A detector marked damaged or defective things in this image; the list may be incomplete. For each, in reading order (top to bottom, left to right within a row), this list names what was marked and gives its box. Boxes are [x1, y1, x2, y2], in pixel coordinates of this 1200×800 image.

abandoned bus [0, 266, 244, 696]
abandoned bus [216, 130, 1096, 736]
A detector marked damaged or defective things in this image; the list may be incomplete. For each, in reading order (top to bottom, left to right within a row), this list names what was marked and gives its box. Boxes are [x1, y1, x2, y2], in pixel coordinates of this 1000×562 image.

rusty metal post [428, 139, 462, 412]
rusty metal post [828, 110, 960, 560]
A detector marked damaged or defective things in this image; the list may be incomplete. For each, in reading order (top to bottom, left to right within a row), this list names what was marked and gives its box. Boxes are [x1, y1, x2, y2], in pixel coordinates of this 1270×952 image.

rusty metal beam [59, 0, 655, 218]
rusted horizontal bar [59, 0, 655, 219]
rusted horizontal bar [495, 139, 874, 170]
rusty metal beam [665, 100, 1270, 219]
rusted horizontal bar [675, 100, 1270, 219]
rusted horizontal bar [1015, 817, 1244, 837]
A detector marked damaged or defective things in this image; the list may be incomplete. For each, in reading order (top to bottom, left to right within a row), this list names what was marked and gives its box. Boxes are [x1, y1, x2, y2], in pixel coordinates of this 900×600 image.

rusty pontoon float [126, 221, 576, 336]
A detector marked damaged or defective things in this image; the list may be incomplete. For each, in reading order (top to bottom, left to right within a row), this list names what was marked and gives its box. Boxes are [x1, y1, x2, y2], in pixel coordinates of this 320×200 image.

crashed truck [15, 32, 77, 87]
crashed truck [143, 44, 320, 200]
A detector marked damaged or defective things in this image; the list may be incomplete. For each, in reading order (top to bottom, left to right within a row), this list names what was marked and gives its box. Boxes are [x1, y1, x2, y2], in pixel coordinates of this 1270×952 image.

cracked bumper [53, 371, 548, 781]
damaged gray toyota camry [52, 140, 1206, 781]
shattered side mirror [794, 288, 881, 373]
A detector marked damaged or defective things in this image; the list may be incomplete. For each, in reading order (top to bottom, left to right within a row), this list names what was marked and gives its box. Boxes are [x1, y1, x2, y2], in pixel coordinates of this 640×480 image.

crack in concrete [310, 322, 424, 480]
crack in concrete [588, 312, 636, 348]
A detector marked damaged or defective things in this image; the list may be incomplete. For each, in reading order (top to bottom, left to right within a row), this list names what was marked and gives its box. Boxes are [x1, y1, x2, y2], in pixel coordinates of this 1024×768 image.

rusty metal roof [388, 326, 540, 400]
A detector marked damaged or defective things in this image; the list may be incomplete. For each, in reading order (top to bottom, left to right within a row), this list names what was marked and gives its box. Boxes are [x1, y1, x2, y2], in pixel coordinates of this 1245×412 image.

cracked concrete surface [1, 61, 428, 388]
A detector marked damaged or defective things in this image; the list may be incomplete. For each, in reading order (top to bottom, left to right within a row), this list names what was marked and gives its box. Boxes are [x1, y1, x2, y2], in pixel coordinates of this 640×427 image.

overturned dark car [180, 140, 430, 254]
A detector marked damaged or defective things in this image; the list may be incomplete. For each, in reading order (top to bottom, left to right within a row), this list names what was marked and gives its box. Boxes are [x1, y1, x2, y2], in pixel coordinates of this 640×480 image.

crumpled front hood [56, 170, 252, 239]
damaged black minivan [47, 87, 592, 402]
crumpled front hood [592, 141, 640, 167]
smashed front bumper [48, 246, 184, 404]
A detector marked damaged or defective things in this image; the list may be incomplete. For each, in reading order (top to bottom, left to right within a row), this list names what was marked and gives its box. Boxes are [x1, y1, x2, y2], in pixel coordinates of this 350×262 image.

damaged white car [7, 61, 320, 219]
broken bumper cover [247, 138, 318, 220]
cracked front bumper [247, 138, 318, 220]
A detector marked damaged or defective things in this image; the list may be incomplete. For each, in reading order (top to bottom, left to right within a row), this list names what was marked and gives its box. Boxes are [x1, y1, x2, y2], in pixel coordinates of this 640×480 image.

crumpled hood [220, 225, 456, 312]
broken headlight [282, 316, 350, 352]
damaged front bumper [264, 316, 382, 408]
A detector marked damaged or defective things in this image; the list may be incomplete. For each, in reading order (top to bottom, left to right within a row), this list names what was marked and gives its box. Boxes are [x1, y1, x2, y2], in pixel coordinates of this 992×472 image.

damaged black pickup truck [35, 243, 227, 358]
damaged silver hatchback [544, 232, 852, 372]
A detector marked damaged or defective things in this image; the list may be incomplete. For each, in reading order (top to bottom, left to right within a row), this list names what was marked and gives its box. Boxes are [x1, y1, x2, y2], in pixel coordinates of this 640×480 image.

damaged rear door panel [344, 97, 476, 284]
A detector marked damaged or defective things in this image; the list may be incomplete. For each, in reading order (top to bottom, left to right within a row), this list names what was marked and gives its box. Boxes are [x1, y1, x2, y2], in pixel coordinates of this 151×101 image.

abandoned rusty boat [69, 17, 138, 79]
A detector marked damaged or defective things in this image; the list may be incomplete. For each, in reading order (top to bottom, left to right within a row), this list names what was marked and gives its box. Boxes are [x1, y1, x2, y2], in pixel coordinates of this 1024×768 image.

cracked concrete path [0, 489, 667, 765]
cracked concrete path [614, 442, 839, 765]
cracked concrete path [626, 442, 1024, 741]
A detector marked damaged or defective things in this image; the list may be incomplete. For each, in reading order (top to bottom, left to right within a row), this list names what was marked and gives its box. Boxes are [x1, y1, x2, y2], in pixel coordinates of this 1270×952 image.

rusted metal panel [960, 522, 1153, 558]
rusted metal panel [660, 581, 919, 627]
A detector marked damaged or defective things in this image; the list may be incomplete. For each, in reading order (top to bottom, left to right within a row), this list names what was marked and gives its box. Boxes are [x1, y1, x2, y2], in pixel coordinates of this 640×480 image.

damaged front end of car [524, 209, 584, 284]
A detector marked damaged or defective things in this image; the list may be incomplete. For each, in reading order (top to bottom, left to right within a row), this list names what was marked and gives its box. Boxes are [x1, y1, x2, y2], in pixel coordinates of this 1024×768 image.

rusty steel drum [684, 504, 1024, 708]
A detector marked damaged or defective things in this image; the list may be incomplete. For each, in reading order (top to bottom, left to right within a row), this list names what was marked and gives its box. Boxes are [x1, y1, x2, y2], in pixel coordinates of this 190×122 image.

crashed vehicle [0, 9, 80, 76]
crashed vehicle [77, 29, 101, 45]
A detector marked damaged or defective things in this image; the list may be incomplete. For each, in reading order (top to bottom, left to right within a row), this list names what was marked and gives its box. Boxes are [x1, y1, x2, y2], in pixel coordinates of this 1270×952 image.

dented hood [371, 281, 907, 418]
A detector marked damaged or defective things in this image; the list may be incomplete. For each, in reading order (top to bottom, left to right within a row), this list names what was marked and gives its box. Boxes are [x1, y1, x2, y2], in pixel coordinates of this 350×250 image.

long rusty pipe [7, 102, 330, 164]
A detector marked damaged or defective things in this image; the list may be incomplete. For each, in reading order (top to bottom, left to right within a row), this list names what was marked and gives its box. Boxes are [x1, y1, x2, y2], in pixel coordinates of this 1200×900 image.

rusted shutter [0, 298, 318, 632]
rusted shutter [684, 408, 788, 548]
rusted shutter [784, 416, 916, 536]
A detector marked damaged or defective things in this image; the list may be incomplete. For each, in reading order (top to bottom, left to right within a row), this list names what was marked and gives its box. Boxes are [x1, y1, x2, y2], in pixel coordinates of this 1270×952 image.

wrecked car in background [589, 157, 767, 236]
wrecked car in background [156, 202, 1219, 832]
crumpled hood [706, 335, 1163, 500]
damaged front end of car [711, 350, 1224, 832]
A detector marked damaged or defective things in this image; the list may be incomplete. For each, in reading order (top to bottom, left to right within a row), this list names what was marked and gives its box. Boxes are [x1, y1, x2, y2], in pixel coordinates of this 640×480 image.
-.-.-
- [Task details]
Through the last line of the entries above, beginning at the line containing "this 1200×900 image.", transcribe each line exactly, both ends included and nothing more.

- [Result of the exercise]
A detector marked damaged or defective things in this image; the list may be incomplete. For each, in reading order (top to bottom, left to right within a row), this list names what was marked and gives its box. Boxes are [x1, y1, x2, y2], in pixel coordinates of this 1200×900 image.

rusted shutter [0, 298, 318, 632]
rusted shutter [684, 408, 788, 548]
rusted shutter [784, 416, 916, 536]
A detector marked damaged or defective things in this image; the list may be incomplete. For each, in reading order (top to bottom, left to right within a row), this list names what was marked and gives its box. Boxes are [x1, y1, x2, y2], in pixel coordinates of this 1270×952 image.

wrecked car in background [589, 157, 767, 236]
wrecked car in background [156, 202, 1219, 832]
crumpled hood [706, 335, 1163, 500]
damaged front end of car [711, 350, 1224, 832]
A detector marked damaged or defective things in this image; the list may be incomplete. For each, in reading order (top to bottom, left to right within a row), this list names what was marked and gives its box. Boxes are [x1, y1, x2, y2], in pixel coordinates of this 640×480 image.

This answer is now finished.